• _Problem to work on_
Filter the entries below, copying every line that contains the word "narrow". Matching is case-sensitive.

Spatial relation data
........
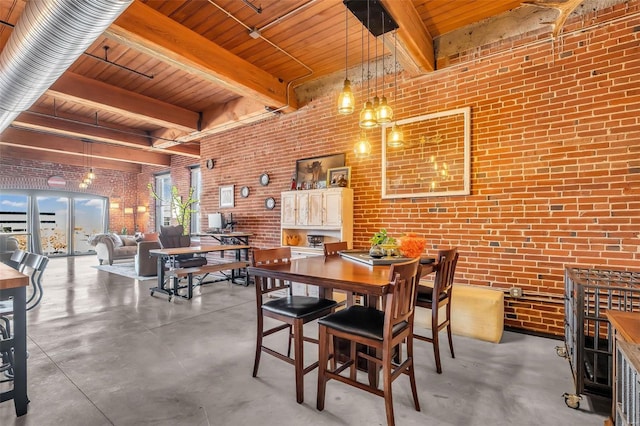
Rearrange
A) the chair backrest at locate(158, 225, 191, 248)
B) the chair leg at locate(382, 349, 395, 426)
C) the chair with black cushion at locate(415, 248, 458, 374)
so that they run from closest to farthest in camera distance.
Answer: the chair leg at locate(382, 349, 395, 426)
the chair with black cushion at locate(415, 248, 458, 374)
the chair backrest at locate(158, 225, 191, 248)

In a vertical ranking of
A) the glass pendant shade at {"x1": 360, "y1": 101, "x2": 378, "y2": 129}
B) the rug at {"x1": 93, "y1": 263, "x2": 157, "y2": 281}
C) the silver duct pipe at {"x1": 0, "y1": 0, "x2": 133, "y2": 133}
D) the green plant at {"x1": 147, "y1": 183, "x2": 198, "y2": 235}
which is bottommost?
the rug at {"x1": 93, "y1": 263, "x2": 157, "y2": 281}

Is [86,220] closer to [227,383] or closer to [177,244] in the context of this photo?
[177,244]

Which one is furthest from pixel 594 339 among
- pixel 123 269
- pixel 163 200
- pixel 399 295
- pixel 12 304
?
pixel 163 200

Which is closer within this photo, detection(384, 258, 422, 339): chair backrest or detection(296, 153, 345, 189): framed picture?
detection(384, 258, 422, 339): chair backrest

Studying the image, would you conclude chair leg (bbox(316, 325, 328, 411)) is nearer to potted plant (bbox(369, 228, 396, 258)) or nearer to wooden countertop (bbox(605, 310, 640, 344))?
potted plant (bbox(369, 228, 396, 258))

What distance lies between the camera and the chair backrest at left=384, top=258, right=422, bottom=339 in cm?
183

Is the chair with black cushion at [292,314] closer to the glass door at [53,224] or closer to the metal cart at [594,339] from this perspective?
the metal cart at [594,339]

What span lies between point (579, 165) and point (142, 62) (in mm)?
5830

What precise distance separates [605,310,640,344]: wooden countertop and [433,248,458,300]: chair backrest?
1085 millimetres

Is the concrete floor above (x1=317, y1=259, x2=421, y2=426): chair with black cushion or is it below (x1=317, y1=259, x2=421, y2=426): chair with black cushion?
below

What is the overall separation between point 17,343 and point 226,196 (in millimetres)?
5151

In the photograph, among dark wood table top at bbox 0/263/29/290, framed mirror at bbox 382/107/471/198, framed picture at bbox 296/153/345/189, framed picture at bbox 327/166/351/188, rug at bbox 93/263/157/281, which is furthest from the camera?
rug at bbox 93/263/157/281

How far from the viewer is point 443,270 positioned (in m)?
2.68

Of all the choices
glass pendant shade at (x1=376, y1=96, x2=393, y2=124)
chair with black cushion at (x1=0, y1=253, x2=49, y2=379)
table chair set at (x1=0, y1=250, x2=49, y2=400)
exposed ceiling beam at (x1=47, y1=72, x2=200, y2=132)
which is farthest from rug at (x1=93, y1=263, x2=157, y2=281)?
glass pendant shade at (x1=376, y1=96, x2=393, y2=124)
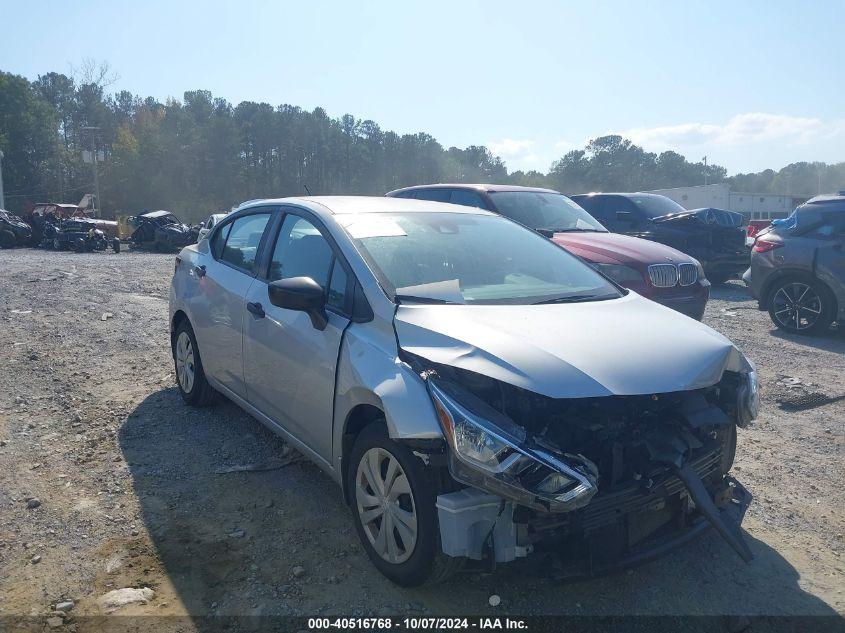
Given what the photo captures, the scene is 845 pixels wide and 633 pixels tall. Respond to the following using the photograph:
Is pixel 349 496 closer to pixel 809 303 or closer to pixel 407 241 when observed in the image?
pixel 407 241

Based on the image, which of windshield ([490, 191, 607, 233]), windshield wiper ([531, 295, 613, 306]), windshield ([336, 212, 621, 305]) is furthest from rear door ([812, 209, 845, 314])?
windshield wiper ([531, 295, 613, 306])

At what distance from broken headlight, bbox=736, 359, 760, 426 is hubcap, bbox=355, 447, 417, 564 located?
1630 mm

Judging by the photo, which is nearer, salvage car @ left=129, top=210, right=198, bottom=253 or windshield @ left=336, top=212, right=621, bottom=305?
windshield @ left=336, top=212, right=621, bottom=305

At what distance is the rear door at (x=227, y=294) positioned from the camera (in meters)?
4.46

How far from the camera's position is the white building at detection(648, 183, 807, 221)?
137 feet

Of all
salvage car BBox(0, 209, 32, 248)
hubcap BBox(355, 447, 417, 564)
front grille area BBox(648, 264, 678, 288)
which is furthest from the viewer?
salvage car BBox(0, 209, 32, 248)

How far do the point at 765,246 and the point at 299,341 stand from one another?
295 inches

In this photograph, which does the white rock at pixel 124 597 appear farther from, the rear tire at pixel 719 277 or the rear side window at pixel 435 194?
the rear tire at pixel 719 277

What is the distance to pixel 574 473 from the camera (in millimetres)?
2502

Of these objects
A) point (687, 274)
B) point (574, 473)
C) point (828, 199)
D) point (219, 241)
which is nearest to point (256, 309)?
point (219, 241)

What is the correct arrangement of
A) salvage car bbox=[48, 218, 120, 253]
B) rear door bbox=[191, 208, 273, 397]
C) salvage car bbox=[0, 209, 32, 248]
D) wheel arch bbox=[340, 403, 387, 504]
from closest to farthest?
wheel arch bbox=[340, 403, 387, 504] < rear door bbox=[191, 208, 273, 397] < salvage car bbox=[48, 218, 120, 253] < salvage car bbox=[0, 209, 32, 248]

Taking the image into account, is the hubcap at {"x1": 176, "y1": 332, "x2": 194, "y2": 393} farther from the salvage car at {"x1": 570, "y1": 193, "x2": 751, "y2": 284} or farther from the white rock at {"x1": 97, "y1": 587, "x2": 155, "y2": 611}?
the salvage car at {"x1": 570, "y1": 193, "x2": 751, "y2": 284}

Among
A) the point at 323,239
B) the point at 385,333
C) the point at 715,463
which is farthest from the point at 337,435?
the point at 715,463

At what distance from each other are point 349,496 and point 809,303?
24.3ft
........
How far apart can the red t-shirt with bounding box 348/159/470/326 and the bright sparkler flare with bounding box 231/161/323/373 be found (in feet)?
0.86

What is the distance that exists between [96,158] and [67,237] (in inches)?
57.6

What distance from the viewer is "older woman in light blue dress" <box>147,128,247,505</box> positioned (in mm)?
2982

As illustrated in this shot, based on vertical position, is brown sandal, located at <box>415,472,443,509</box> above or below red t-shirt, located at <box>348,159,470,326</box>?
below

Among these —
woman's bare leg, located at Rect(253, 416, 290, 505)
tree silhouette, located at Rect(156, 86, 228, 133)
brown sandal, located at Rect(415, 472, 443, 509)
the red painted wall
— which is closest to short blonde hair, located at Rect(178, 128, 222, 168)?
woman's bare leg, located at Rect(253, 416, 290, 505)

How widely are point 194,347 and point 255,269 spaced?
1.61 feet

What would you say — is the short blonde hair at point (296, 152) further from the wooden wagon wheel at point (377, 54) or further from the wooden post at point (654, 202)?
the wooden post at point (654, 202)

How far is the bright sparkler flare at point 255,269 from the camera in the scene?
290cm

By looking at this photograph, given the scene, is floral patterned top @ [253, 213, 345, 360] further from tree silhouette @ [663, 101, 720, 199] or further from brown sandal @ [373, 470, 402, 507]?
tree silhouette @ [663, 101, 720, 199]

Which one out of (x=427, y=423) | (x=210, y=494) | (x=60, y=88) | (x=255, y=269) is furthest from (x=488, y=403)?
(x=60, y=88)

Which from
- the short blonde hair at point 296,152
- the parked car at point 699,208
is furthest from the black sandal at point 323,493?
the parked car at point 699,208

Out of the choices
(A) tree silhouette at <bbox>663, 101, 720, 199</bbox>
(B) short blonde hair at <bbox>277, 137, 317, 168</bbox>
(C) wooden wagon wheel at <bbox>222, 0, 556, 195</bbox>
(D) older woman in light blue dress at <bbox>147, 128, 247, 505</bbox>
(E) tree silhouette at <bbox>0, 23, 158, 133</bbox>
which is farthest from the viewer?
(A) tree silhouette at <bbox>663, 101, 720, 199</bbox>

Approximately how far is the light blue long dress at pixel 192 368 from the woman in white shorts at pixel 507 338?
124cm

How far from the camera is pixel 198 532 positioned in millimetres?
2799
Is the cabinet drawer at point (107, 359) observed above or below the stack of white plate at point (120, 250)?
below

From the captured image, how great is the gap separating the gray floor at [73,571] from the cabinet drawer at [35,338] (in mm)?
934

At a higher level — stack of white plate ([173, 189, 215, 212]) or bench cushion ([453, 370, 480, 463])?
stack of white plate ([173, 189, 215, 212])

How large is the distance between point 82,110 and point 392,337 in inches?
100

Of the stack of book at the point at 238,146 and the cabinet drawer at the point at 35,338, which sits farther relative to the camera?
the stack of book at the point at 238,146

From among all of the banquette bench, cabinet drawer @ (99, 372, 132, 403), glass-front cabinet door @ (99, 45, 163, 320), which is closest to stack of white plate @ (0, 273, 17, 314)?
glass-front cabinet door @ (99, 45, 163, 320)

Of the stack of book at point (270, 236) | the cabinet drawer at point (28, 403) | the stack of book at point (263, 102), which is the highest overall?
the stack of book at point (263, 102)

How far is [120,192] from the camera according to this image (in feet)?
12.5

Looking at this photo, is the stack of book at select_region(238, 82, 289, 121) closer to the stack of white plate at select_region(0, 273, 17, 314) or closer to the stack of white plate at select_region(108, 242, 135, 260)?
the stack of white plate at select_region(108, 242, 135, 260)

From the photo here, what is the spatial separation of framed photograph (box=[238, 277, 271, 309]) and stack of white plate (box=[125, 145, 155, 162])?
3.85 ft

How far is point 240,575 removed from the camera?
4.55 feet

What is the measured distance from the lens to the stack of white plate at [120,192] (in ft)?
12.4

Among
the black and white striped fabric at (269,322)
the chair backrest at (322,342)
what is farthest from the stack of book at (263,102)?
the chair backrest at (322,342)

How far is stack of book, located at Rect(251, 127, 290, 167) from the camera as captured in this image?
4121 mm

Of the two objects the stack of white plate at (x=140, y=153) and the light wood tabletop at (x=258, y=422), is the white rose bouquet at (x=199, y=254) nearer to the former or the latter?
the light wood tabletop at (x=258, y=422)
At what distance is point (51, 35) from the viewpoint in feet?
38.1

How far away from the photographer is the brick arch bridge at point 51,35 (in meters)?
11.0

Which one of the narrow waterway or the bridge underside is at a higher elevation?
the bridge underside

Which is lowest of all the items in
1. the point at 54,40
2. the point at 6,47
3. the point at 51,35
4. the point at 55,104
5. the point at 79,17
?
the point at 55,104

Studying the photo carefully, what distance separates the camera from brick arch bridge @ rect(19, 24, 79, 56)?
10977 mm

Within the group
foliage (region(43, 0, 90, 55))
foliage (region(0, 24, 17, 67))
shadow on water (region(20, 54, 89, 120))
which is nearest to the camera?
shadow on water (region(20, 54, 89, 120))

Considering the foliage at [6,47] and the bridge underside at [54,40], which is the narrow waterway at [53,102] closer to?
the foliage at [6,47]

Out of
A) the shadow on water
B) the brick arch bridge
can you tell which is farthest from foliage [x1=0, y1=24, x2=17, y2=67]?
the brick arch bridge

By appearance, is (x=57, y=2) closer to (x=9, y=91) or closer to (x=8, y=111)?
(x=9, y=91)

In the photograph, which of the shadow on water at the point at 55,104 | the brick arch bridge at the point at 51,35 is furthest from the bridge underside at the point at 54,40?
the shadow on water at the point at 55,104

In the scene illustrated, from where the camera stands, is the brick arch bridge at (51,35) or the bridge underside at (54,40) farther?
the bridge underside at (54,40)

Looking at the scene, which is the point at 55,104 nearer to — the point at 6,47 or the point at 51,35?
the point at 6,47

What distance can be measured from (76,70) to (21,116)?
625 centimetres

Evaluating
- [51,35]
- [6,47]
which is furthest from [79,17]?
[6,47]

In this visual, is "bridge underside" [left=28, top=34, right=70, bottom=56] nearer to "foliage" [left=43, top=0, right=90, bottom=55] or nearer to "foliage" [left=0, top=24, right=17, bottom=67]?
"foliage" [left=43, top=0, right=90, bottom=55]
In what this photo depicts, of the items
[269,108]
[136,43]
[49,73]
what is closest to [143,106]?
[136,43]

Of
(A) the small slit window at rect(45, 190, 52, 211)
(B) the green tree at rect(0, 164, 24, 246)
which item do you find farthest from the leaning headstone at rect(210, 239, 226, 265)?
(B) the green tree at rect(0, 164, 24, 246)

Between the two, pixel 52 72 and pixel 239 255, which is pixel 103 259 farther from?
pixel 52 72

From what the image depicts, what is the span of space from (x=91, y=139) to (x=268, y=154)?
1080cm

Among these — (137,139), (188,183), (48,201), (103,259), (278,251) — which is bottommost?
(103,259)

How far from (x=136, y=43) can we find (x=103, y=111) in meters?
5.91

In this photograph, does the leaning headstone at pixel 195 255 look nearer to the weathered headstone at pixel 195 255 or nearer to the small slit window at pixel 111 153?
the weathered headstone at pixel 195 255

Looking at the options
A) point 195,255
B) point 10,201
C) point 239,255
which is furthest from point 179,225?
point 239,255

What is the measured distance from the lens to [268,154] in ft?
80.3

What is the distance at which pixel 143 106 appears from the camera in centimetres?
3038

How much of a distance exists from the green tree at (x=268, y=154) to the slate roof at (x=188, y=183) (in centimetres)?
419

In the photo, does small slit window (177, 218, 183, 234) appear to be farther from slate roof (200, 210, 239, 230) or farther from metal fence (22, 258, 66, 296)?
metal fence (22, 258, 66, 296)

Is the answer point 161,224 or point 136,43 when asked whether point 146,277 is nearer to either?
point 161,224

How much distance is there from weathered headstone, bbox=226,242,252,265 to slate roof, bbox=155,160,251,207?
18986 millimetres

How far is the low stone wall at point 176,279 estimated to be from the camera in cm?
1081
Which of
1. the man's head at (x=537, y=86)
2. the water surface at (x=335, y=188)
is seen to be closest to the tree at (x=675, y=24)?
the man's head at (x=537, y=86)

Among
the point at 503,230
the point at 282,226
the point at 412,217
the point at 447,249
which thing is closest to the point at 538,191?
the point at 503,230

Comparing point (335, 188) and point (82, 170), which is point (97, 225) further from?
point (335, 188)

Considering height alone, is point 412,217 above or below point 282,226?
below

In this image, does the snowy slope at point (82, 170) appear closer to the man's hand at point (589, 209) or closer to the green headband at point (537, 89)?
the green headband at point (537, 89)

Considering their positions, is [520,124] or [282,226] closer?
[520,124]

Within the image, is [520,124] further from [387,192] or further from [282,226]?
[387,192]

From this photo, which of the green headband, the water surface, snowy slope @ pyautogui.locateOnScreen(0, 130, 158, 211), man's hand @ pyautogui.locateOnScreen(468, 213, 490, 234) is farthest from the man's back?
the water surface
........
• _Response to this task_
Which one of the narrow waterway or the bridge underside is at a higher elevation?
Considering the foliage at [6,47] and the bridge underside at [54,40], which is the narrow waterway at [53,102] closer to?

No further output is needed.